A bug when choosing actions
Closed this issue · 1 comments
Chty-syq commented
In line 63 of "rollout.py", relative code is
if self.args.alg == 'maven':
action = self.agents.choose_action(obs[agent_id], last_action[agent_id], agent_id,
avail_action, epsilon, maven_z, evaluate)
else:
action = self.agents.choose_action(obs[agent_id], last_action[agent_id], agent_id,
avail_action, epsilon, evaluate)
In else branch, it pass evaluate as the parameter maven_z for function choose_action. The correct code is
if self.args.alg == 'maven':
action = self.agents.choose_action(obs[agent_id], last_action[agent_id], agent_id,
avail_action, epsilon, maven_z, evaluate)
else:
action = self.agents.choose_action(obs[agent_id], last_action[agent_id], agent_id,
avail_action, epsilon, evaluate=evaluate)
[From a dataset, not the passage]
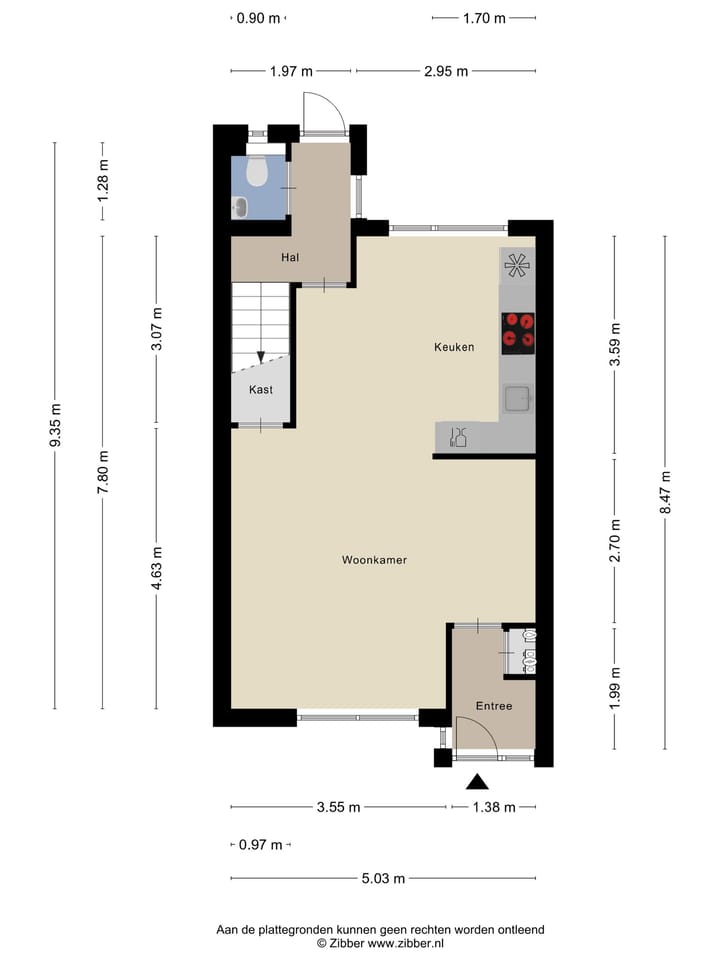 Foto 33 van Nieuwenhuisstraat 12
After correcting it, the evaluation of policy gradient tends to be extremely unstable. In line 109 of "agent.py",
if epsilon == 0 and evaluate:
action = torch.argmax(prob)
else:
action = Categorical(prob).sample().long()
I think it a mistake for taking argmax of prob when doing evaluation, because policy gradient is learning the probability of the policy
action = Categorical(prob).sample().long()
I have tried and it truly works!
starry-sky6688 commented
Great advice!
I have deleted evaluated in choose_action(),if evaluated = True in RollouterWorker,then it will set epsilon = 0.